Saídas? São Paulo tem ações inspiradoras para os demais estados, segundo o consultor. A regulamentação por todos os estados da Lei do Desmonte, adotada em São Paulo antes mesmo da lei federal que trata do tema, pode ser uma das medidas para mitigar a sinistralidade. No Estado, em vigência desde o segundo semestre de 2014, esta regulametação provocou, na avaliação de Fujii, queda nos índices de roubo- de 20%, entre 2014 e 2015-, contribuindo para a baixa também dos latrocínios- 8,3% no período. No Rio Grande do Sul, outro que regulamentou a lei em 2016, já houve reflexos nos índices de roubo e furto de automóveis, de 4% sobre 2015; e de 1,1% nos latrocínios. Lá o projeto “Cerca Eletrônica”, criado em abril de 2017, utiliza câmeras OCR de trânsito e imagens (Prefeitura e iniciativa privada, integrando-as aos sistemas de monitoramento da Secretaria de Segurança Pública), tem ajudado a baixar a sinistralidade decorrente de roubo de carros e cargas.

No plano federal, há boas ações idealizadas pela Polícia Rodoviária Federal, responsável pela vigilância das rodovias federais, mas afetadas pelo contingenciamento de recursos públicos. O contingenciamento provoca déficit no efetivo e retarda a implantação de projetos relevantes para o combate ao crime, como a ampliação do Sistema de Monitoramento das Rodovias, que identifica veículos envolvidos em ilícitos ou irregularidades administrativas, entre outras tarefas.

No painel específico de cargas- moderado por Alexandre Leal Rodrigues, presidente da Comissão de Transportes da CNseg, e com palestras de Valdo Alves da Silva, membro da Comissão de Transportes, e da socióloga Silvia Ramos- ficou evidente que as soluções para reduzir a sinistralidade são mais complexas em virtude do perfil da região metropolitana do Rio de Janeiro, o que torna a movimentação mais vulnerável aos ataques.

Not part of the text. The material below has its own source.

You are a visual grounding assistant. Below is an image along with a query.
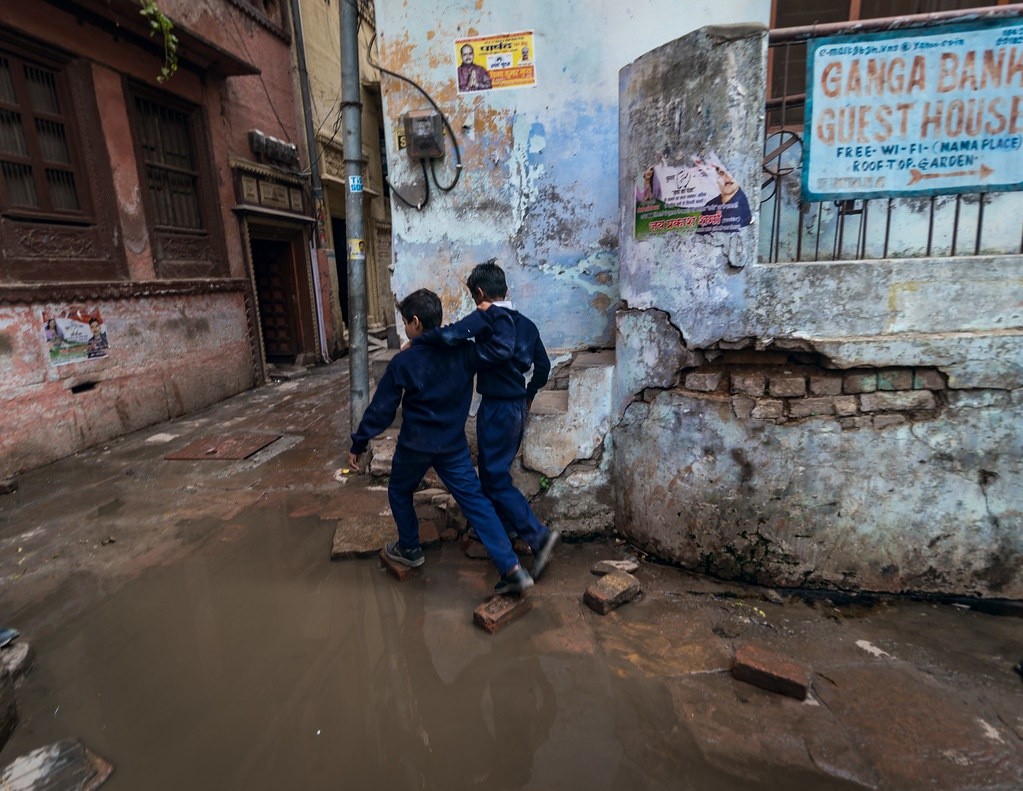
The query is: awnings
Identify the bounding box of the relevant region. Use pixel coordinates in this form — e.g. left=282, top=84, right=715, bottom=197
left=72, top=0, right=262, bottom=78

A região metropolitana do Estado do Rio de Janeiro reúne o segundo maior mercado consumidor do País- são mais de 16,7 milhões de pessoas residentes nos municípios fluminenses, que representam 10% do PIB brasileiro. Suas estradas, usadas obrigatoriamente para translado de cargas destinadas ou embarcadas dos estados do Sul e do Sudeste, apresentam os maiores índices de circulação de veículos de carga e, em consequência, atraem as quadrilhas. As estradas fluminenses atravessam regiões densamente povoadas e perigosas, além de boa parte de seu traçado ser cortado por regiões serranas, o que facilita a abordagem das quadrilhas especializadas.

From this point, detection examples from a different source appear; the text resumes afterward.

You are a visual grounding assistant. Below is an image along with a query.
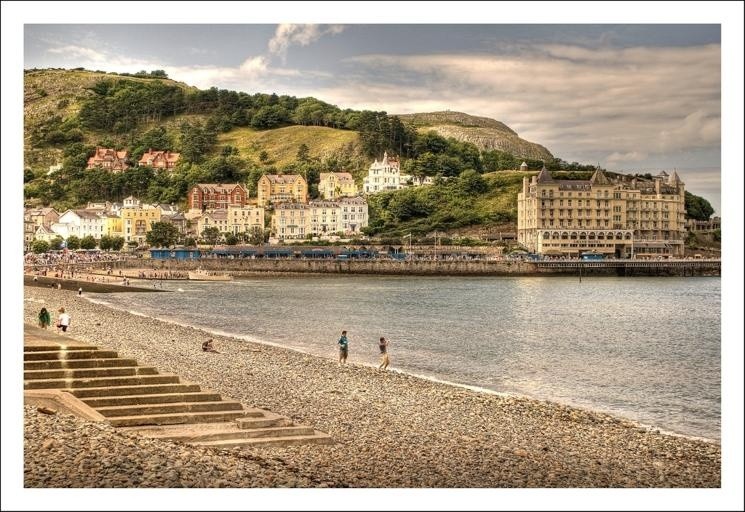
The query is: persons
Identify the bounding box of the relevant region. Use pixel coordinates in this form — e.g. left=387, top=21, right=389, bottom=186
left=202, top=339, right=221, bottom=354
left=379, top=337, right=390, bottom=370
left=337, top=330, right=348, bottom=364
left=57, top=307, right=72, bottom=335
left=38, top=308, right=50, bottom=330
left=24, top=251, right=189, bottom=297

Segundo Valdo da Silva, o aumento de roubo de cargas provoca prejuízos difusos para toda a sociedade. Para as seguradoras, eleva os desembolsos para pagar indenizações por desaparecimento de cargas e mexe no índice de sinistralidade de forma inesperada. Também provoca perda de negócios para as empresas e aumento dos custos operacionais dos embarcadores e transportadores- favorecendo a falência de grupos. Preços dos seguros de transportes mais caros, aumento dos custos das mercadorias para o consumidor final e até risco de desabastecimento são algumas das consequências mais danosas decorrentes dos roubos.

A presença de armas de guerra nas favelas do Rio- apenas o diminuto morro dos Prazeres, em Santa Teresa, conta com mais de 30 fuzis- é outro componente importante nessa equação de exposição ao risco, porque é um indicativo de maior ou menor predisposição à violência, avalia a socióloga Silvia Ramos. Para ela, um olhar mais atento às taxas de homicídios no estado pode servir de termômetro para aferir o potencial de outros delitos, como o roubo e furto. Desde 2012, após chegar a seu nível mais baixo em 30 anos, a taxa de homicídios no estado do Rio de Janeiro voltou a subir ano a ano, sendo acompanhado da piora de outros indicadores de violência.